I’ve been working on this model for well over a year and a half. But, it’s finally done!
Baldwin Locomotive Works #42300 was built in August 1915 for the Texas State Railroad. Special attention was given to this locomotive at the builder because it was intended to be used for publicity value, in addition to regular freight service. The engine was delivered as TSRR #7.
When the Texas State folded in the 1920’s, #7 was sold to Southern Iron & Equipment Co., a scrap and locomotive dealer. Southern Iron rebuilt the locomotive, and sold it to the Blytheville, Leachville, and Arkansas Southern Railroad, and given the number 12.

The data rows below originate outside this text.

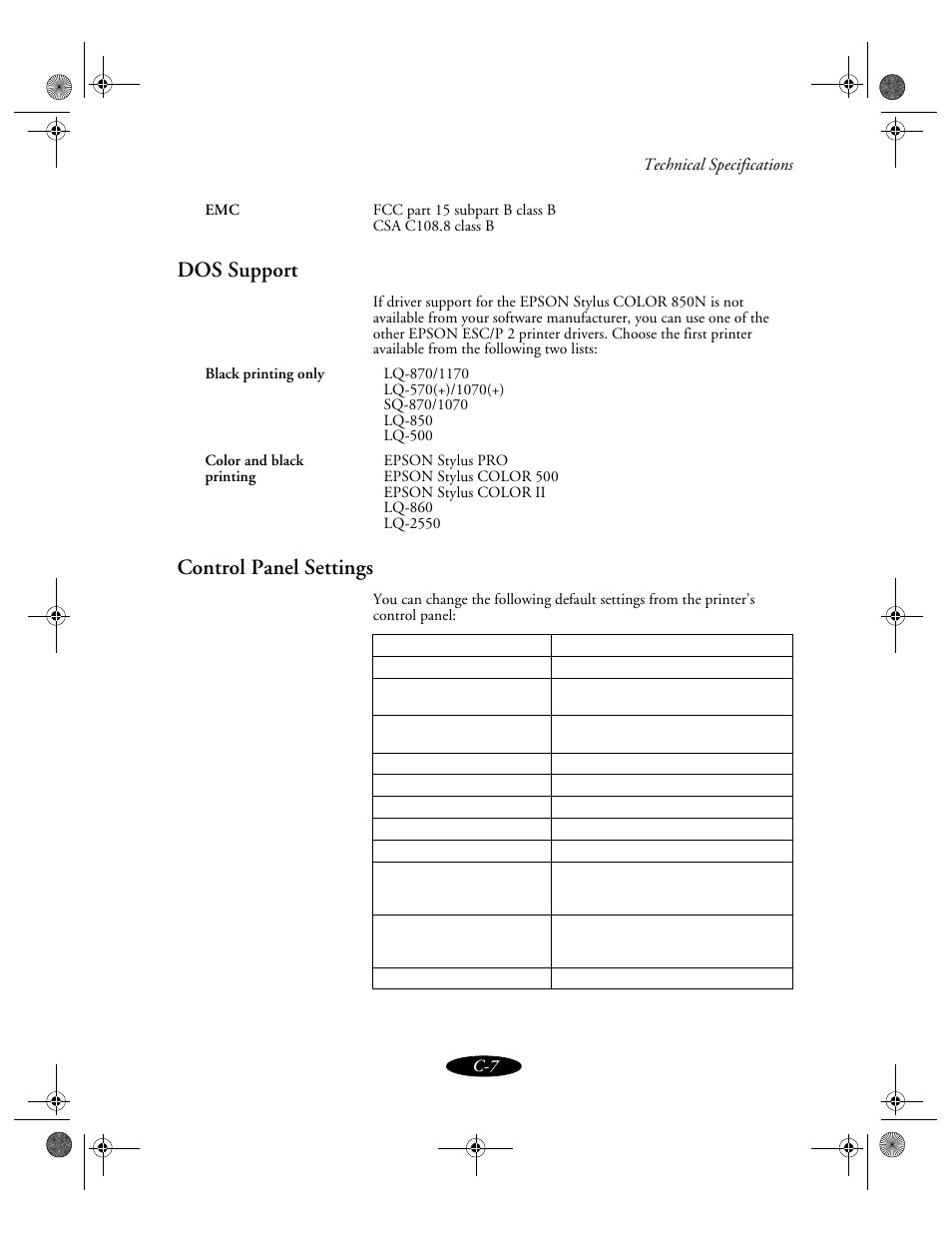 Technical Specifications

EMC

FCC part 15 subpart B class B
CSA C108.8 class B

DOS Support

If driver support for the EPSON Stylus COLOR 850N is not available from your software manufacturer, you can use one of the other EPSON ESC/P 2 printer drivers. Choose the first printer available from the following two lists:

Black printing only

LQ-870/1170
LQ-570(+)/1070(+)
SQ-870/1070
LQ-850
LQ-500

Color and black printing

EPSON Stylus PRO
EPSON Stylus COLOR 500
EPSON Stylus COLOR II
LQ-860
LQ-2550

Control Panel Settings

You can change the following default settings from the printer's control panel:

C-7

In a few years, the BLAS was purchased by the Cotton Belt Line, formally referred to as the Saint Louis – Southwestern Ry. (SSW.) #12 was one of two ex-BLAS locomotives that the SSW retained. Being the lightest locomotive of the 2-6-0 Mogul type in use on the Cotton Belt, #12 was useful for branch line freight service.
In the late 1930’s, #12 was rebuilt and slightly modified, and renumbered #412. In 1946, the SSW retired all of its coal-burning locomotives, and #412 was sold to the Arkansas Railroad, where it remained as their #412 until the locomotive was scrapped in 1957.
In the Great Railroad Series, the story ends a little differently.
In the series, #412 is leased to the Arkansas Railroad for two years, before the Arkansas Railroad returned the engine to the Cotton Belt. Before the engine was scrapped, it was purchased by the Ozark Mountain Railroad, and renumbered #1. The engine was used on construction, and before the road opened was named the Andrew, after one of the line’s initial investors. Andrew has served the OMRR with distinction for 71 years now, and remains in service to present day.
Nearly everything about this engine has changed at some point during construction. About the only thing that hasn’t undergone revision of some form is the air brake cylinders (under the cab and above the rear drive wheel.)
The model matches prototype dimensions very well, something I worked very hard to achieve. The engine is driven by a Power Functions train motor that drives the rear two drivers, and the IR receiver plus AA battery box are hidden under the coal load in the tender.
The only non-Lego parts are the drive rods, purchased from a person who 3d prints them. I must say, they are very well done, and he handled my custom request very well!
Surprisingly, no stickers were used on this model! The “OMRR” lettering is spelled with old Lego letter tiles, and the “1” was written using a sideways-building technique that I perfected on a previous model.
The only major drawback of this model is that as built it cannot negotiate a standard Lego track curve, so it needs a custom track to run on. Lacking a large amount of such track, I have not run extensive tests yet, but the motor seems to be very well-paired to the engines weight, so as to maximize power.
I also plan to eventually make instructions for this model available at some point in the future.